===== Records supplied
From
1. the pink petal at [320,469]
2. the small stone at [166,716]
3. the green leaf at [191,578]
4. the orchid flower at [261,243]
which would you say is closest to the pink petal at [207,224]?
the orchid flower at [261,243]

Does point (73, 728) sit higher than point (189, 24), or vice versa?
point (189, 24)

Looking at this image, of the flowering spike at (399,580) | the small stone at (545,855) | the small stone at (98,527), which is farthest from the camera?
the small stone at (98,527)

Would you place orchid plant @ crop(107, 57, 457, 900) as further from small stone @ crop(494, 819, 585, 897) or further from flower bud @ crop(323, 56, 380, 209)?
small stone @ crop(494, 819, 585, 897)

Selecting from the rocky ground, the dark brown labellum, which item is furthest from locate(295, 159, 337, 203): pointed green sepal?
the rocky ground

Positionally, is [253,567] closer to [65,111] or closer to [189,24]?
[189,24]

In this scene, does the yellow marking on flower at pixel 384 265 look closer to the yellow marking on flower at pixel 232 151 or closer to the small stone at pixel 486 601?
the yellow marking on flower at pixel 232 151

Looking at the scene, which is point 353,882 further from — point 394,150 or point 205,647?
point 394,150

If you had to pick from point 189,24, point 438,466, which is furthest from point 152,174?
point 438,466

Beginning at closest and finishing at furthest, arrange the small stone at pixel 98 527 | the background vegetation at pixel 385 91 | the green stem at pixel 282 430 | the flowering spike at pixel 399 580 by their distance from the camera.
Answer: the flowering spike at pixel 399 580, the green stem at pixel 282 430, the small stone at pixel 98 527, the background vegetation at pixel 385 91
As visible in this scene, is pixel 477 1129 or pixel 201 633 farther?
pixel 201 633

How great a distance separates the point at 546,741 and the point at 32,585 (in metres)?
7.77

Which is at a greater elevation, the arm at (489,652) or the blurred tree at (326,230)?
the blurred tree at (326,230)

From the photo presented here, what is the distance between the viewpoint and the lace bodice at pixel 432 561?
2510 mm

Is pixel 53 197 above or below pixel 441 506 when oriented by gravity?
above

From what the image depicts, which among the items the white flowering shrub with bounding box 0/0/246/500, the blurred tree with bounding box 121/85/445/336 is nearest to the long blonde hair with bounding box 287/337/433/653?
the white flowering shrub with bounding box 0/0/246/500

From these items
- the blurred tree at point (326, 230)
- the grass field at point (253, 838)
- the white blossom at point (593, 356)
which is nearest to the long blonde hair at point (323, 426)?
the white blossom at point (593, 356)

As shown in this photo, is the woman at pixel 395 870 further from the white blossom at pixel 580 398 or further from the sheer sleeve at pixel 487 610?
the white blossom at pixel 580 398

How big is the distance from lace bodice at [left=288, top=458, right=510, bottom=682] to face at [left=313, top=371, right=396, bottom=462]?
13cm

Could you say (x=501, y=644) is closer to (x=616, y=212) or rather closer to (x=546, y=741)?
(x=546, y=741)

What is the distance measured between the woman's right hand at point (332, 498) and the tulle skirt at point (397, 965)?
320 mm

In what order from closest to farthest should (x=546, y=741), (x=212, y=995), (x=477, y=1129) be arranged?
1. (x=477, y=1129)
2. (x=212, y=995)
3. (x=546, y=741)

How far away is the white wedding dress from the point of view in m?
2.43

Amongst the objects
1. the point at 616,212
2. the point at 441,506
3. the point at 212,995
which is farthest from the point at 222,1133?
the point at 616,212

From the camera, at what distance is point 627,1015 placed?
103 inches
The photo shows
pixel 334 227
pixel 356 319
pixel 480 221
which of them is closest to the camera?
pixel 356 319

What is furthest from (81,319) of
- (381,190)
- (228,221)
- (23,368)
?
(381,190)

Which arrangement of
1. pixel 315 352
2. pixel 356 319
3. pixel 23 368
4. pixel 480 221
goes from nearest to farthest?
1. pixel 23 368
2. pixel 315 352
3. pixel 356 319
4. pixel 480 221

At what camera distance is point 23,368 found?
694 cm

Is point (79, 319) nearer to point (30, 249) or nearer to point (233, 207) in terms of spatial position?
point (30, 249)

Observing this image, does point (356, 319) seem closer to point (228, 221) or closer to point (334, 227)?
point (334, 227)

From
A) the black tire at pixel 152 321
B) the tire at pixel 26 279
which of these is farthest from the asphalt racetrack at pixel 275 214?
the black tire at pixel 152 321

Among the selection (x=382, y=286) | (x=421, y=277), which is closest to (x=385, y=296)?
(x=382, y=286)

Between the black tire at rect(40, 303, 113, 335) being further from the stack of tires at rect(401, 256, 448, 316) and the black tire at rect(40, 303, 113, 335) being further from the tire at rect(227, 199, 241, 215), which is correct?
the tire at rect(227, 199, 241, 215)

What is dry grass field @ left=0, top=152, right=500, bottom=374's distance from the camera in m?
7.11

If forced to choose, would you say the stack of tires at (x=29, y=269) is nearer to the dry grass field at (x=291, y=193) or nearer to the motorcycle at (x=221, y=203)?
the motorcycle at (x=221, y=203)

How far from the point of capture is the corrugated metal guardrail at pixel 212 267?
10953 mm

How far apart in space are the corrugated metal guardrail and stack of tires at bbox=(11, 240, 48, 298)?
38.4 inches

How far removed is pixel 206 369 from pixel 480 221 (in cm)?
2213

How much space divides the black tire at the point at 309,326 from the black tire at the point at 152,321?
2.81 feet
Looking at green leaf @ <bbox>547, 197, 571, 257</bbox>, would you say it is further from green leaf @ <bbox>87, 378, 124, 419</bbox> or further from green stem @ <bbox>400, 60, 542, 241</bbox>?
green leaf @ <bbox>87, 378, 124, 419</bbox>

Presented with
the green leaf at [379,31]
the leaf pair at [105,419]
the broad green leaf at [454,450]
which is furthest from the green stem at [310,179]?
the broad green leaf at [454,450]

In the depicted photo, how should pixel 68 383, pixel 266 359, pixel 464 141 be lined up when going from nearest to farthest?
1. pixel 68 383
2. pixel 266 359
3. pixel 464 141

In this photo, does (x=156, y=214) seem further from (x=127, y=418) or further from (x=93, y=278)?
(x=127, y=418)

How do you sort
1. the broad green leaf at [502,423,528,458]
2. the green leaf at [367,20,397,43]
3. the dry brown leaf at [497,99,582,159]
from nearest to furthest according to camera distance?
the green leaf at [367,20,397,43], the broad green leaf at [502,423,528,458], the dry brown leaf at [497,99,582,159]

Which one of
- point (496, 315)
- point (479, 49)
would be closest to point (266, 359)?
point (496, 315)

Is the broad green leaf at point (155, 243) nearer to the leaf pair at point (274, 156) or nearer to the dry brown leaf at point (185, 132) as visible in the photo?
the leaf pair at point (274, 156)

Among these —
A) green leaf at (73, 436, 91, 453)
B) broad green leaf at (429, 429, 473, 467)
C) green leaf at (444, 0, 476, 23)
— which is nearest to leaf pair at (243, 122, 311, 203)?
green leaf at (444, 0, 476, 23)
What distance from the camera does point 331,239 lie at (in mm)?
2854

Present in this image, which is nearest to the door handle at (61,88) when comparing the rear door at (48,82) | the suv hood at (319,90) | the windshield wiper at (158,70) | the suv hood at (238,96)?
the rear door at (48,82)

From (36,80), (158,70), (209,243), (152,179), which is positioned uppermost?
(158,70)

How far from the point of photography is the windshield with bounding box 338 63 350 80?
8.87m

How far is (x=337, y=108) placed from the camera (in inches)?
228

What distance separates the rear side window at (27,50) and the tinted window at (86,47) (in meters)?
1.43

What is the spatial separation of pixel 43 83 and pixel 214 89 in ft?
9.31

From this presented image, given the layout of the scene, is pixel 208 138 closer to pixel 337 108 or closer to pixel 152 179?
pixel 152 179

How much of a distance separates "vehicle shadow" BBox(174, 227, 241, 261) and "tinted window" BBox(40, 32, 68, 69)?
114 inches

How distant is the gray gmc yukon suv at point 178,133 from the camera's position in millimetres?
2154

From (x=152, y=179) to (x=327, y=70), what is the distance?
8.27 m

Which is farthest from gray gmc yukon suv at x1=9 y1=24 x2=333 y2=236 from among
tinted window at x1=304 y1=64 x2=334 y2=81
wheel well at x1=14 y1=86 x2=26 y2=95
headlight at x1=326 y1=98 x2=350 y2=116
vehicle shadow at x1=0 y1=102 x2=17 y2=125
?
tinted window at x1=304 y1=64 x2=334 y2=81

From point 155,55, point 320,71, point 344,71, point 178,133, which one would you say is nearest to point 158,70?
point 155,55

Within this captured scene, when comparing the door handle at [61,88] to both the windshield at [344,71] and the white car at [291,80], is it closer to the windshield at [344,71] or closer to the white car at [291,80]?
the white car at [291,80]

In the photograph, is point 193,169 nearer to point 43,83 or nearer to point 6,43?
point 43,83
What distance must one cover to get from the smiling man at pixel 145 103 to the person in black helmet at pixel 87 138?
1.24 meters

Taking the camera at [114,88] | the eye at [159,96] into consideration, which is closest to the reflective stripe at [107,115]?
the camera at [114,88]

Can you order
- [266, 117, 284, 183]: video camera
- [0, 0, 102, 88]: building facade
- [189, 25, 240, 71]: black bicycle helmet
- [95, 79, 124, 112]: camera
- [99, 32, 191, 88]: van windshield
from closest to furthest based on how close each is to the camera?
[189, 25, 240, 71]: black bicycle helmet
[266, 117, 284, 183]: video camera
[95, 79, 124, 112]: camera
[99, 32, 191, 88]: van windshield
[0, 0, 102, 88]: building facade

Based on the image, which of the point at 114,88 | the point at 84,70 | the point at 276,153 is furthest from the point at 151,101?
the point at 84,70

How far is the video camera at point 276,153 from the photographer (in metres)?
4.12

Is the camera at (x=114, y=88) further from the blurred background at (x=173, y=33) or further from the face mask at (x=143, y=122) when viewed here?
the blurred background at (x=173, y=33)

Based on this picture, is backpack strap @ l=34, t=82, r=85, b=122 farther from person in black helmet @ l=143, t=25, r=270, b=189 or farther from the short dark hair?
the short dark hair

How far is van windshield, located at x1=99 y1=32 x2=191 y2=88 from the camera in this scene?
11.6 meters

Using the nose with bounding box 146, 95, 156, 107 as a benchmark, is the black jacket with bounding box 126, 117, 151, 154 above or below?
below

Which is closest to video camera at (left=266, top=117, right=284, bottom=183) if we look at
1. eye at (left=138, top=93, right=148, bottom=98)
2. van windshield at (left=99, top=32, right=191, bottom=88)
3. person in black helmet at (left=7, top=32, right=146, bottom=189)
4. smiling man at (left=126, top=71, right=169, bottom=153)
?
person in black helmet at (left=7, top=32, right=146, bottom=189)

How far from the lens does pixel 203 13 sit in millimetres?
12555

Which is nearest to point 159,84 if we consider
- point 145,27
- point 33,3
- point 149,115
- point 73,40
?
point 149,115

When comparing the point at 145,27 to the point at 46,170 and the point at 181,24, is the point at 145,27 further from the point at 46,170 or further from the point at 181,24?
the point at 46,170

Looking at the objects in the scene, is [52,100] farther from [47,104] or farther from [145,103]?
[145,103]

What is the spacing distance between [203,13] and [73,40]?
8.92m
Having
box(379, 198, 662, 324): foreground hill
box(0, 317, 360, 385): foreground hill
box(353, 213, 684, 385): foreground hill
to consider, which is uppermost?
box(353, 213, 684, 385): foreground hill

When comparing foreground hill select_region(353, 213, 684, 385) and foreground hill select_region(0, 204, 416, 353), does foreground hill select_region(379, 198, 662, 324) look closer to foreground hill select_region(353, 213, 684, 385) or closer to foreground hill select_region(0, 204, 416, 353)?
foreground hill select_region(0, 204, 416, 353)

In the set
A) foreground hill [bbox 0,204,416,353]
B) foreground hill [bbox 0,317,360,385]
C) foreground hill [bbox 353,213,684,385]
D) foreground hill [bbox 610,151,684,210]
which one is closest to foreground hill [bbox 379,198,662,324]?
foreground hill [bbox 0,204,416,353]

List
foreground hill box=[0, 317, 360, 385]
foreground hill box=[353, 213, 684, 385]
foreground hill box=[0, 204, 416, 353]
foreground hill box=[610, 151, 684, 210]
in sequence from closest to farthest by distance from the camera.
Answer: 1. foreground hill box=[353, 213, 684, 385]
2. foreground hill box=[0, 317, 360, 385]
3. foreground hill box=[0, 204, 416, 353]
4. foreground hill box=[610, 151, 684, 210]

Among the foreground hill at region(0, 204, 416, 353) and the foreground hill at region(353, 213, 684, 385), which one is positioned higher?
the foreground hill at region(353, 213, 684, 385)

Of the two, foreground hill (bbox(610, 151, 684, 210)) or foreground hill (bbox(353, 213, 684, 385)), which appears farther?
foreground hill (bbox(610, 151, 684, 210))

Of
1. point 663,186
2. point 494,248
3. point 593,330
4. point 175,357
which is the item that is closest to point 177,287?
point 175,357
==========
▶ **What is asked**: Copy word for word the lines of the data listing above, from the line containing "Which is nearest to point" through the line containing "4. foreground hill box=[610, 151, 684, 210]".

▶ **The output**:
Which is nearest to point 159,84 if we consider
- point 145,27
- point 33,3
- point 149,115
- point 73,40
?
point 149,115

When comparing the point at 145,27 to the point at 46,170 and the point at 181,24, is the point at 145,27 further from the point at 46,170 or further from the point at 181,24?
the point at 46,170

Looking at the objects in the scene, is [52,100] farther from [47,104] or farther from [145,103]?
[145,103]

What is the spacing distance between [203,13] and [73,40]?
8.92m
Having
box(379, 198, 662, 324): foreground hill
box(0, 317, 360, 385): foreground hill
box(353, 213, 684, 385): foreground hill
to consider, which is uppermost?
box(353, 213, 684, 385): foreground hill

When comparing foreground hill select_region(353, 213, 684, 385) and foreground hill select_region(0, 204, 416, 353), does foreground hill select_region(379, 198, 662, 324) look closer to foreground hill select_region(353, 213, 684, 385) or closer to foreground hill select_region(0, 204, 416, 353)?
foreground hill select_region(0, 204, 416, 353)

In the set
A) foreground hill [bbox 0,204,416,353]
B) foreground hill [bbox 0,317,360,385]
C) foreground hill [bbox 353,213,684,385]
D) foreground hill [bbox 610,151,684,210]
which one is closest to foreground hill [bbox 379,198,662,324]?
foreground hill [bbox 0,204,416,353]

List
foreground hill box=[0, 317, 360, 385]
foreground hill box=[353, 213, 684, 385]
foreground hill box=[0, 204, 416, 353]
foreground hill box=[610, 151, 684, 210]
in sequence from closest to farthest by distance from the camera.
Answer: 1. foreground hill box=[353, 213, 684, 385]
2. foreground hill box=[0, 317, 360, 385]
3. foreground hill box=[0, 204, 416, 353]
4. foreground hill box=[610, 151, 684, 210]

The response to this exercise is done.